PROBLEM DESCRIPTION —
Write out the caption text of the rows below as a numbered list, skipping any row that has no text. Leave the pictures out of your answer.

SUPPLIED ENTRIES —
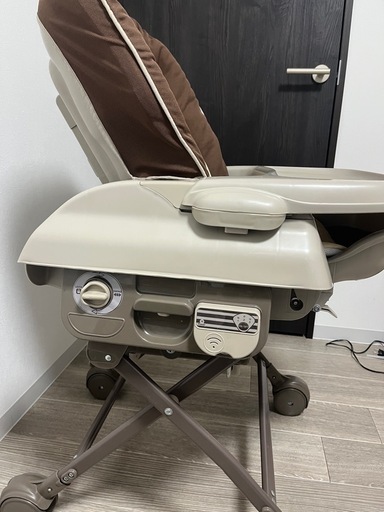 ⭐︎決まりました⭐︎ハイローチェア(電動)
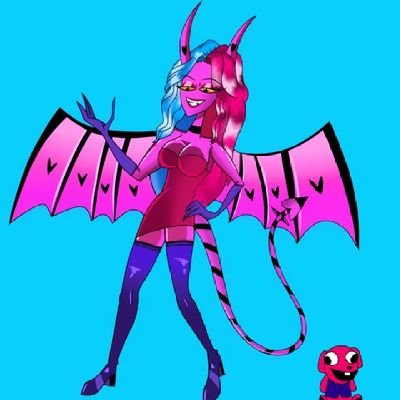 Hi Am DEADGOTH Succubus/Spiritual, WELCOME DeadGoth's Art I Like To Do Arts. Fan Of HH,HB,Benny Loves You, 123SMS, Poppy Playtime Age 25 No Minors Pls🔞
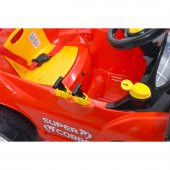 9987 Robo Akülü Araba 12V -UJ Toys - 8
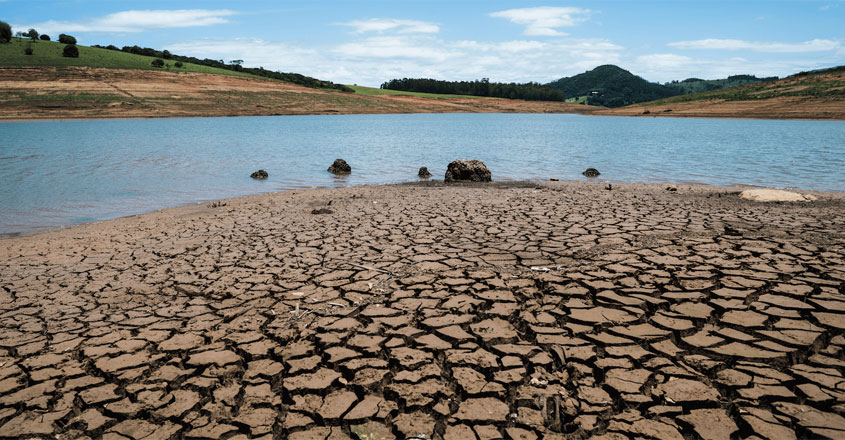 drought drought
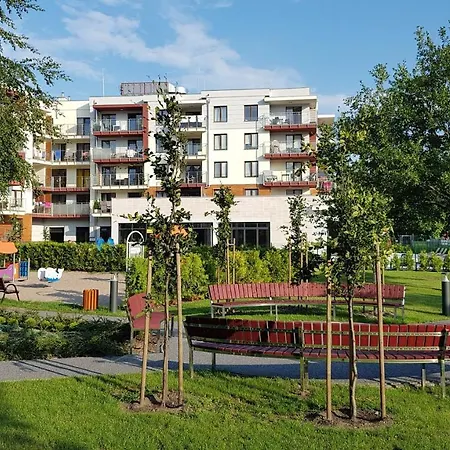 Daire Aqua Beach#pool#sauna#jacuzzi No Limit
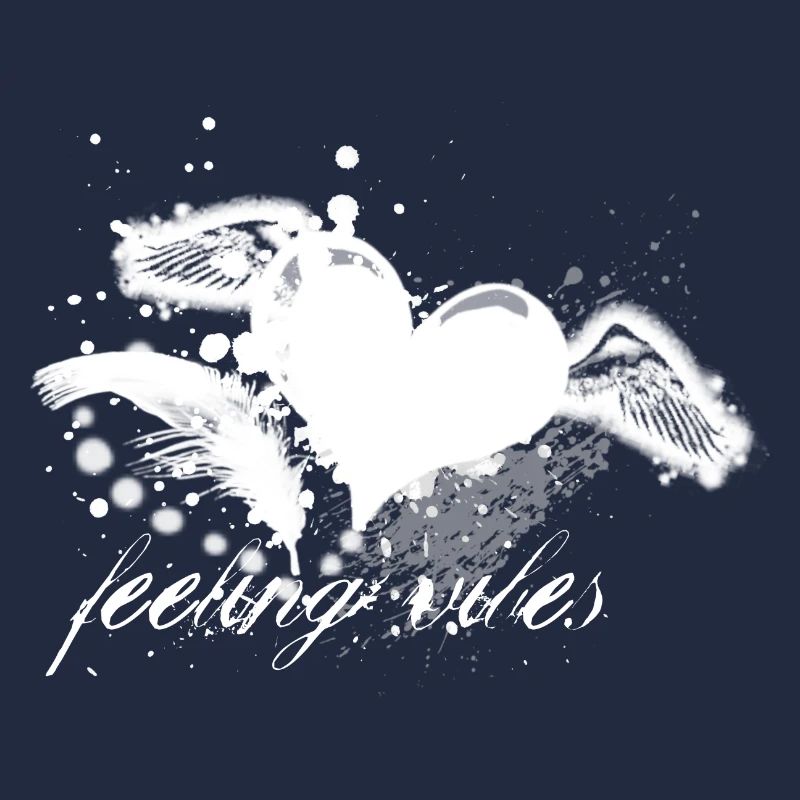 Farbklecks Couture Script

REPLY —
1.  ⭐︎決まりました⭐︎ハイローチェア(電動)
2.  Hi Am DEADGOTH Succubus/Spiritual, WELCOME DeadGoth's Art I Like To Do Arts. Fan Of HH,HB,Benny Loves You, 123SMS, Poppy Playtime Age 25 No Minors Pls🔞
3.  9987 Robo Akülü Araba 12V -UJ Toys - 8
4.  drought drought
5.  Daire Aqua Beach#pool#sauna#jacuzzi No Limit
6.  Farbklecks Couture Script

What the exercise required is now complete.